:: Extracted data

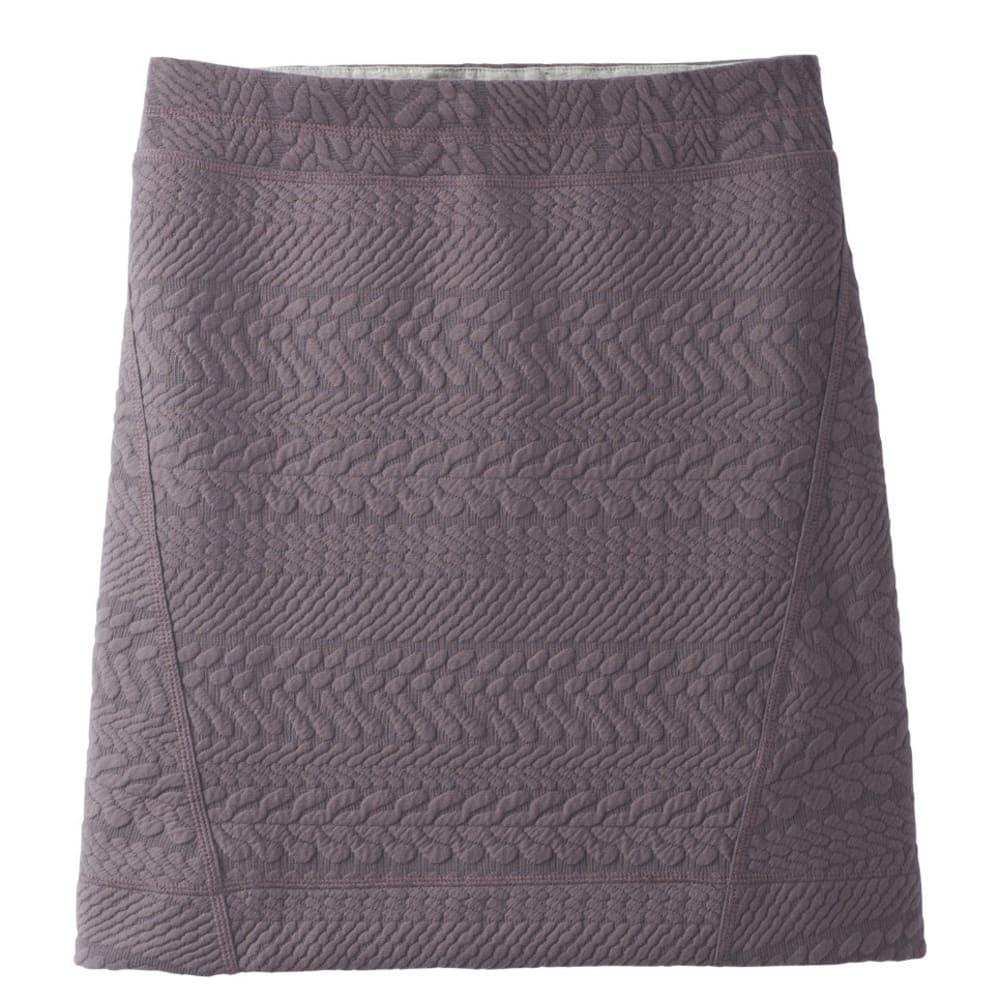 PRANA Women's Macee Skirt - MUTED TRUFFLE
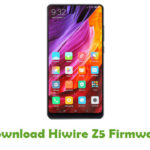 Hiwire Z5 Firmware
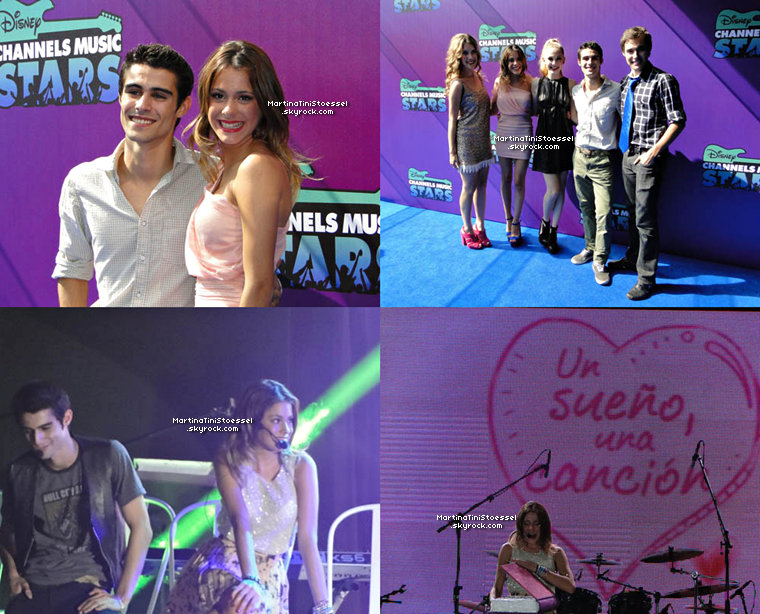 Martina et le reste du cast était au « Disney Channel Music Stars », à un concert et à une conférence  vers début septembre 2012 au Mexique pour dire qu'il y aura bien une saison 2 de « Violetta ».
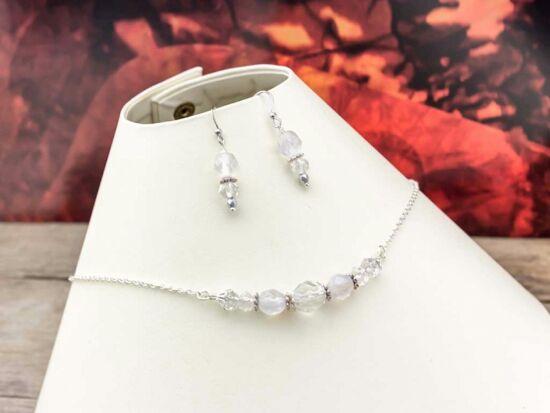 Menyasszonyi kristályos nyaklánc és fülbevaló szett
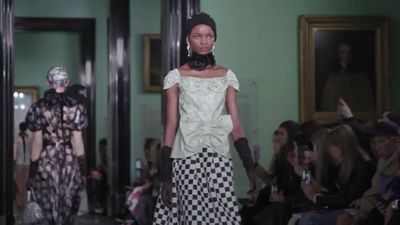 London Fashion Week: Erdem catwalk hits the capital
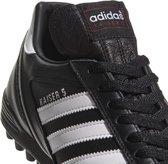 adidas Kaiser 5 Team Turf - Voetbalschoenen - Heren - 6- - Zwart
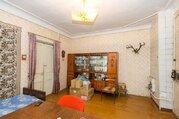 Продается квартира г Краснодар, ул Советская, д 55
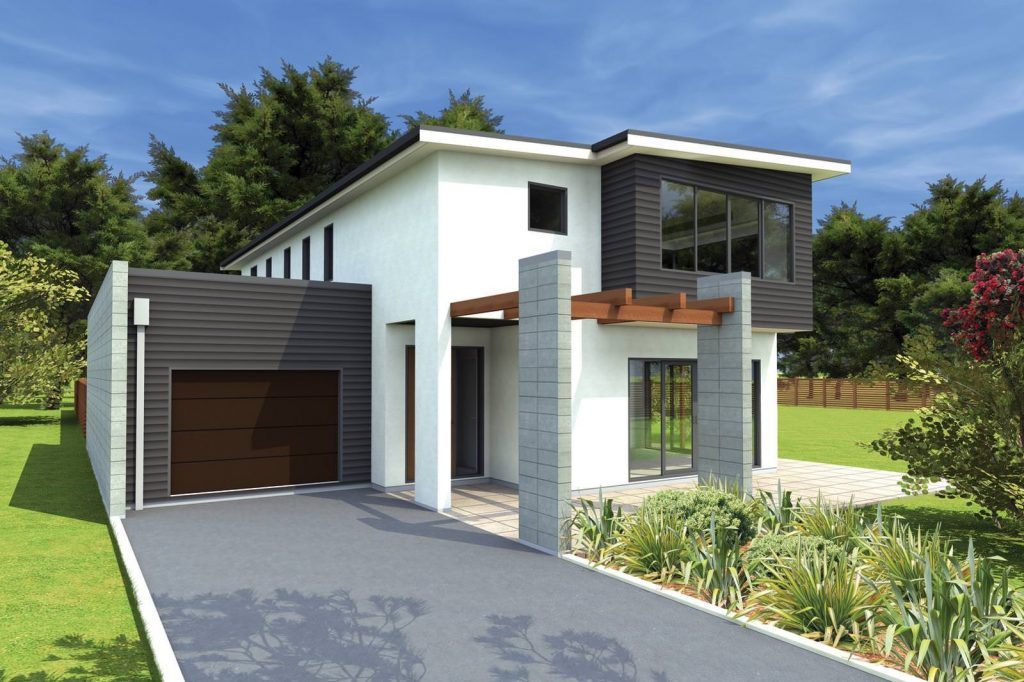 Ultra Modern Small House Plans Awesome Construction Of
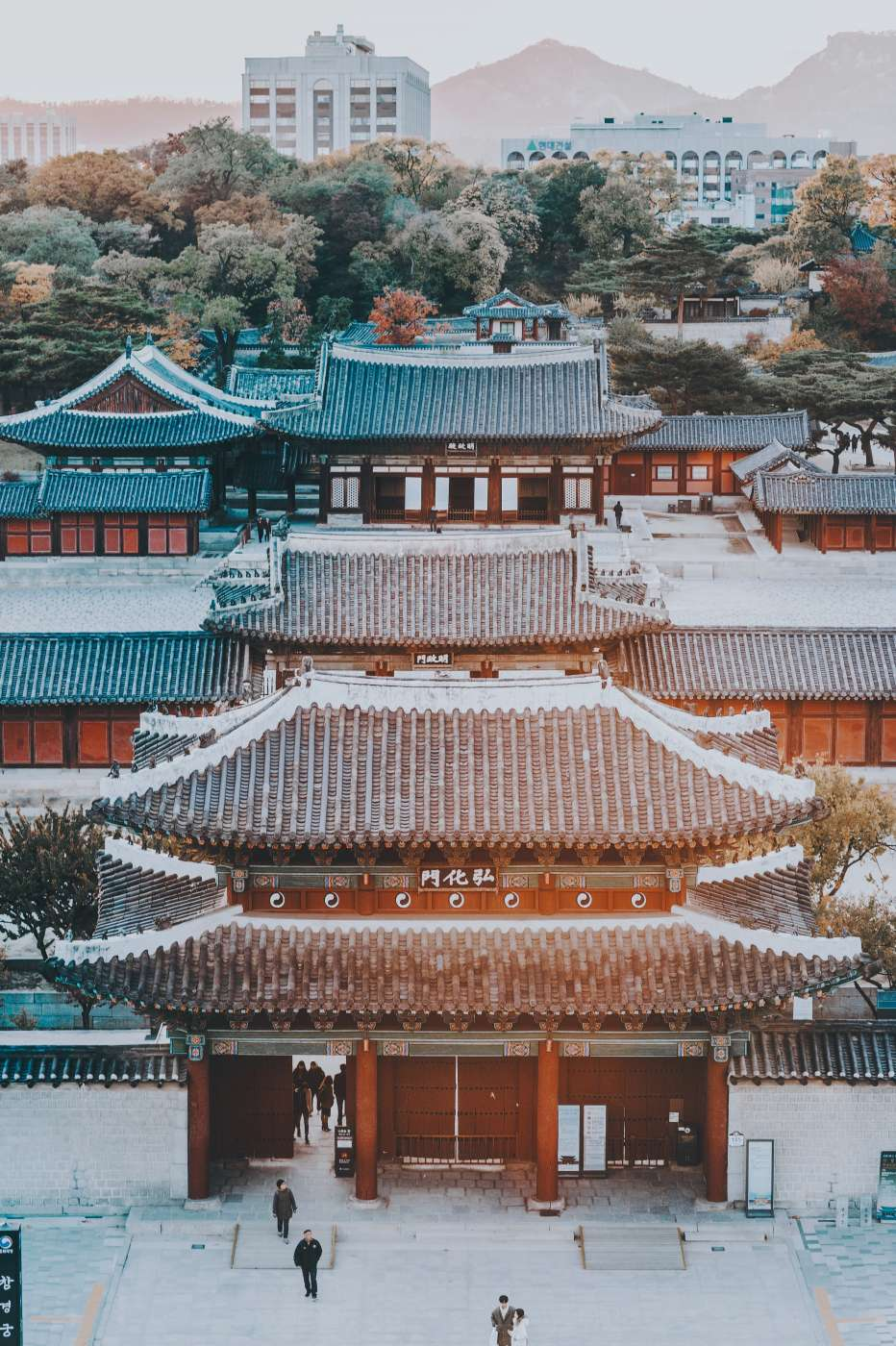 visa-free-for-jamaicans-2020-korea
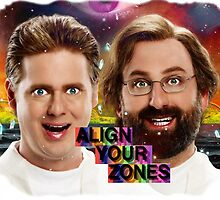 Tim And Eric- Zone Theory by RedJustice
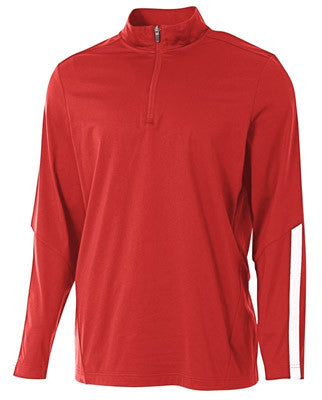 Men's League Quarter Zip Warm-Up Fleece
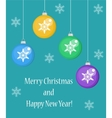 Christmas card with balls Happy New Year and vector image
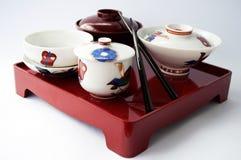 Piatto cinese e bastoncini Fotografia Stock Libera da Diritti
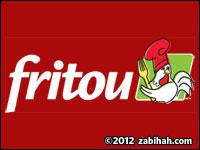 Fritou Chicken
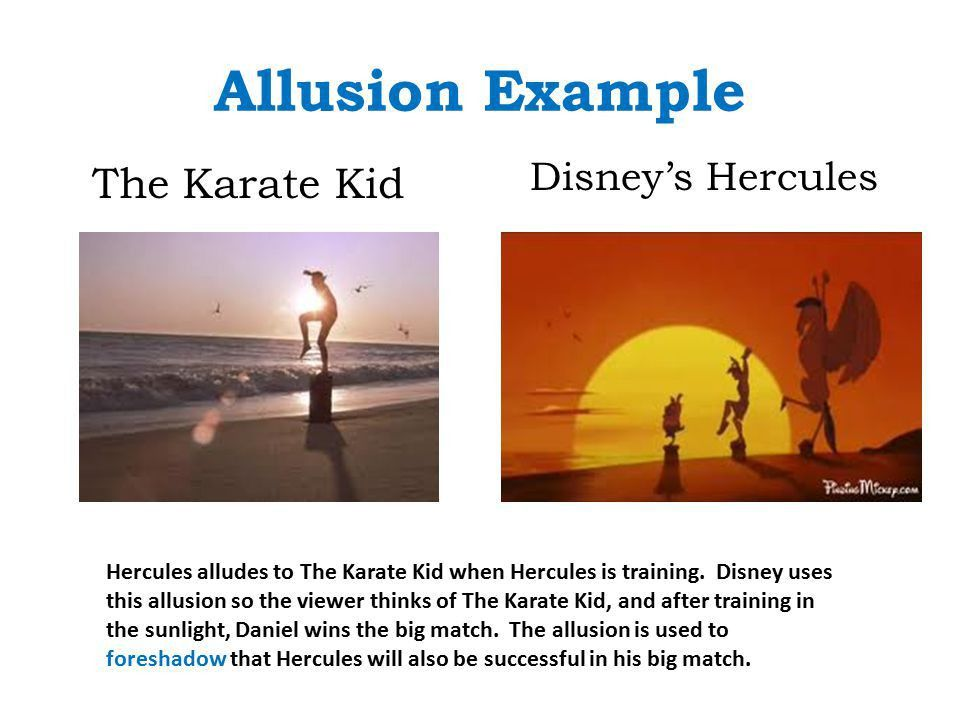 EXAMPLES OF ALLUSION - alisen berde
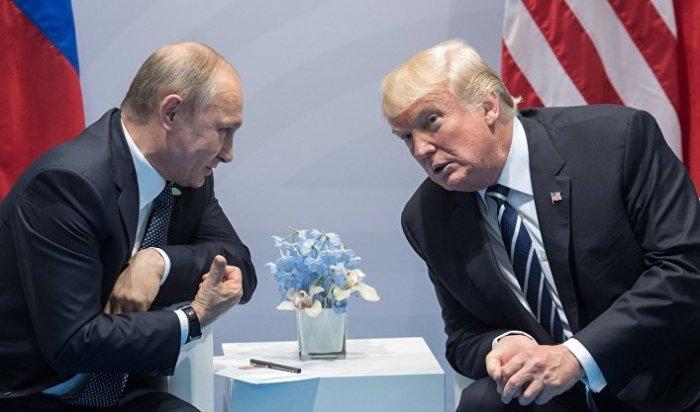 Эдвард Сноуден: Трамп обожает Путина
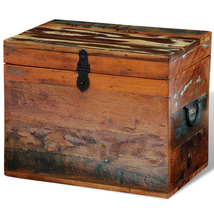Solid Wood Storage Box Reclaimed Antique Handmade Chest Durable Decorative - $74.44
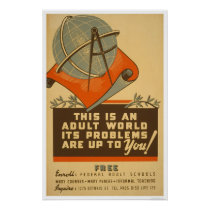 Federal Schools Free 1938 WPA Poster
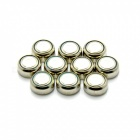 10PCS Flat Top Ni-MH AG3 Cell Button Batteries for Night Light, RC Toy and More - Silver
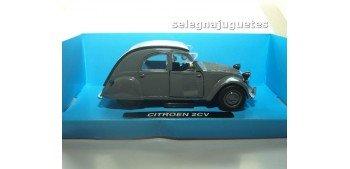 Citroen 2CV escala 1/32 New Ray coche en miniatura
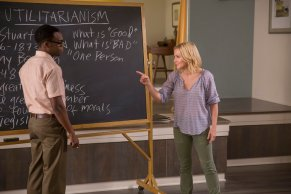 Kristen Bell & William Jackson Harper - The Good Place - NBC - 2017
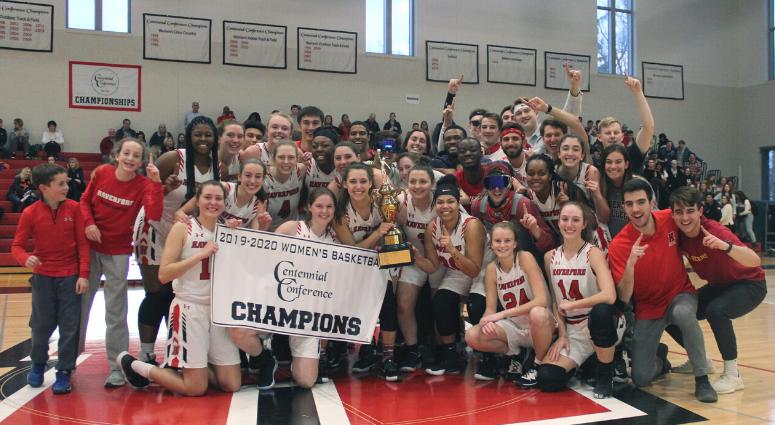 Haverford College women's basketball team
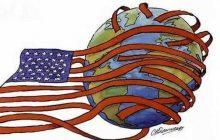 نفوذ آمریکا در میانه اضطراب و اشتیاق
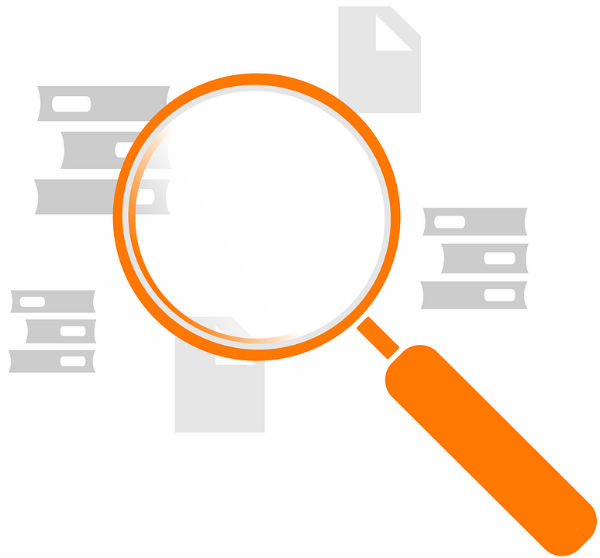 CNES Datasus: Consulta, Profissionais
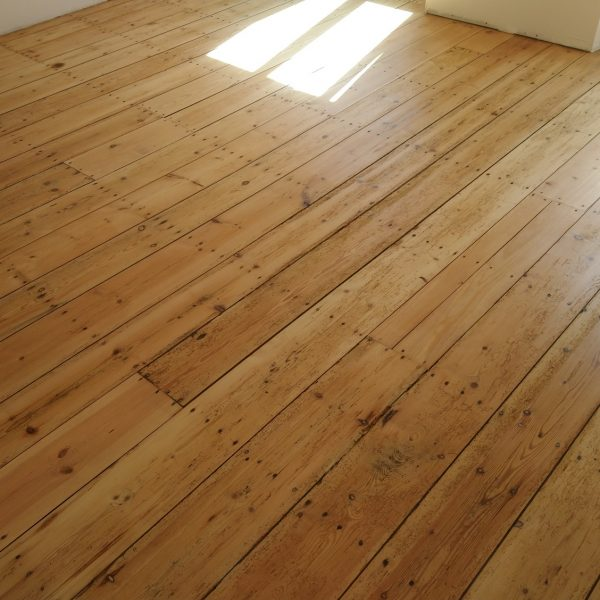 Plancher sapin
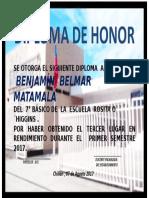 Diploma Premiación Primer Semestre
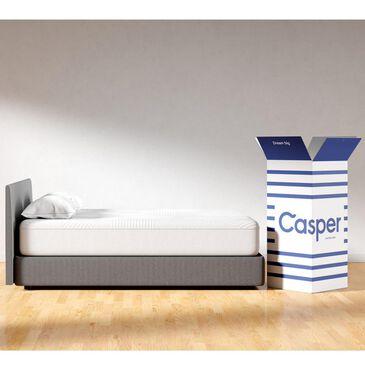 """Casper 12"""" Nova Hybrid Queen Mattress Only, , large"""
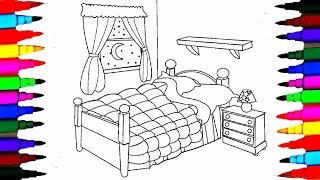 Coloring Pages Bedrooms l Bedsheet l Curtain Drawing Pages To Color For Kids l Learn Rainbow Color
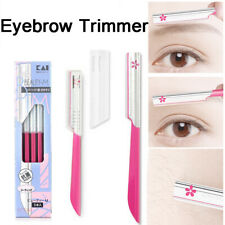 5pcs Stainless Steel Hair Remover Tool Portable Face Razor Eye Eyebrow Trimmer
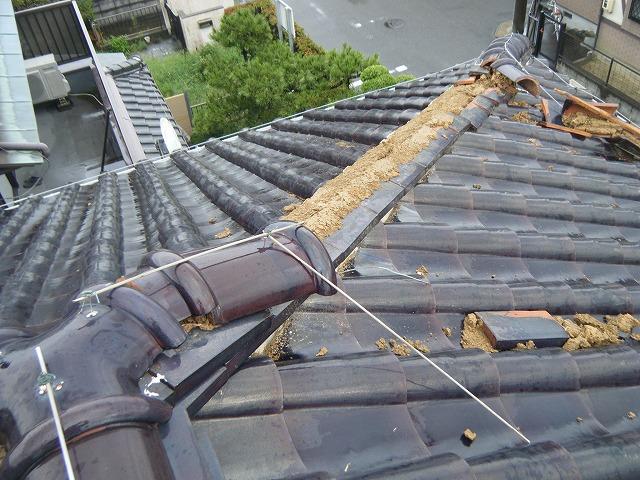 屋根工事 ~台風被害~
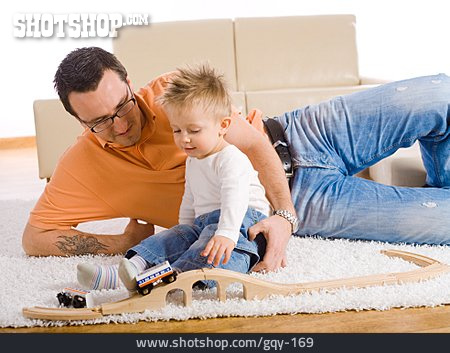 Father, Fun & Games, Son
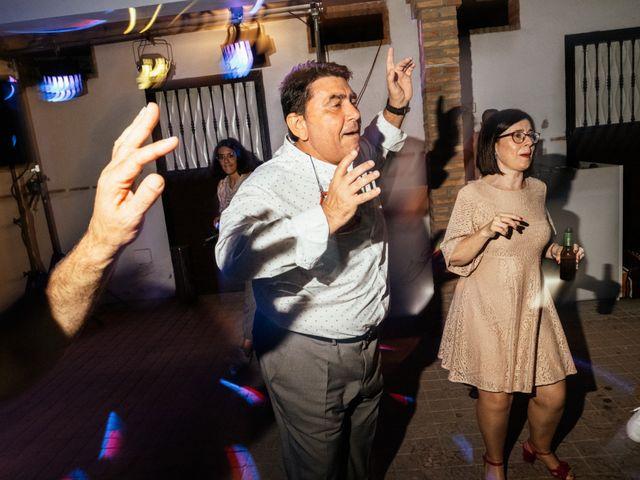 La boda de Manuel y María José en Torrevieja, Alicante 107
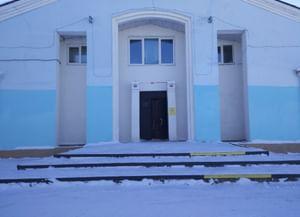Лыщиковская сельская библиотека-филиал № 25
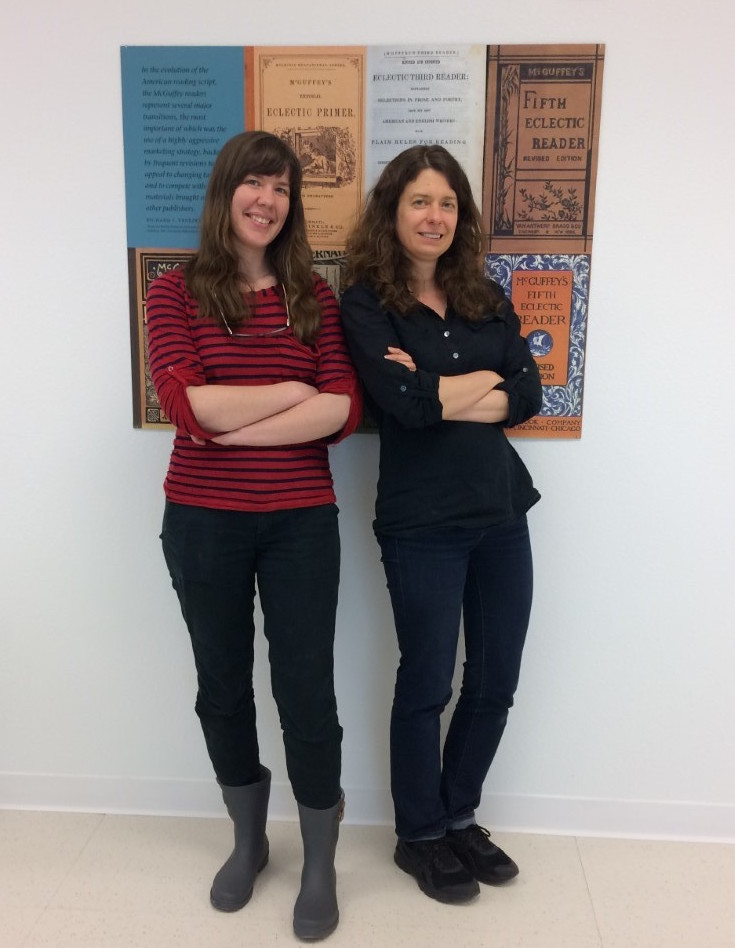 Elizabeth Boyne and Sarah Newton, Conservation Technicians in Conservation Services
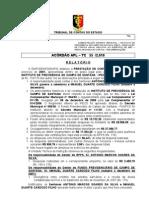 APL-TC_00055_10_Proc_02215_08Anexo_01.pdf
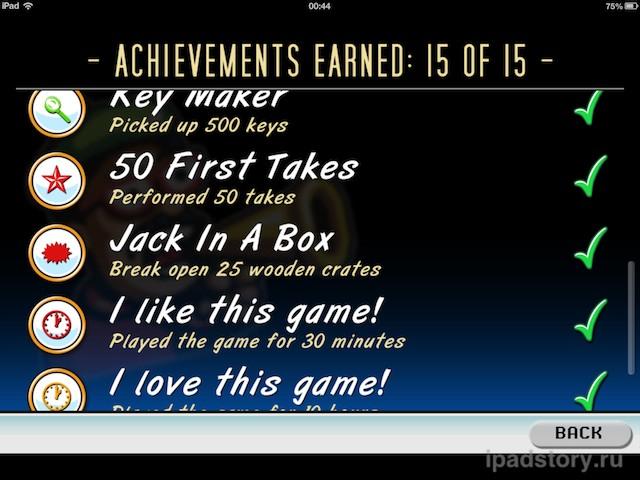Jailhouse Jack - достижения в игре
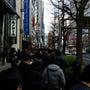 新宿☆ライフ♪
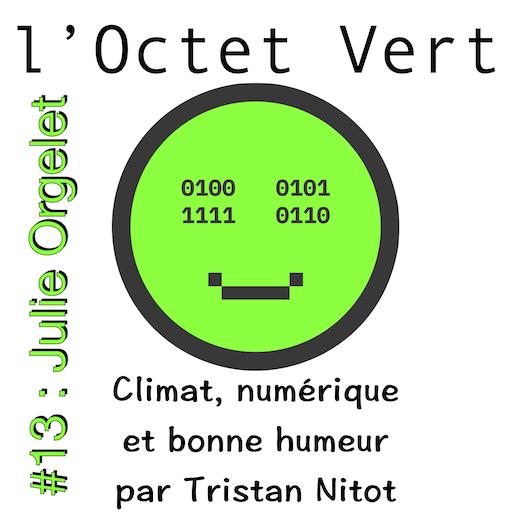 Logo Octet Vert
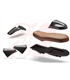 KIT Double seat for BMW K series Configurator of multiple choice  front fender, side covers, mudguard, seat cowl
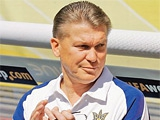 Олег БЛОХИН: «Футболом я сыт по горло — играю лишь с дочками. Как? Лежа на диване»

::::

■ **Instructions to follow**:
Every line from the top of the material above through the line with "Fritou Chicken" should be duplicated exactly, please; leave out the pictures.

■ **Result of this exercise**:
 PRANA Women's Macee Skirt - MUTED TRUFFLE
 Hiwire Z5 Firmware
 Martina et le reste du cast était au « Disney Channel Music Stars », à un concert et à une conférence  vers début septembre 2012 au Mexique pour dire qu'il y aura bien une saison 2 de « Violetta ».
 Menyasszonyi kristályos nyaklánc és fülbevaló szett
 London Fashion Week: Erdem catwalk hits the capital
 adidas Kaiser 5 Team Turf - Voetbalschoenen - Heren - 6- - Zwart
 Продается квартира г Краснодар, ул Советская, д 55
 Ultra Modern Small House Plans Awesome Construction Of
 visa-free-for-jamaicans-2020-korea
 Tim And Eric- Zone Theory by RedJustice
 Men's League Quarter Zip Warm-Up Fleece
 Christmas card with balls Happy New Year and vector image
 Piatto cinese e bastoncini Fotografia Stock Libera da Diritti
 Fritou Chicken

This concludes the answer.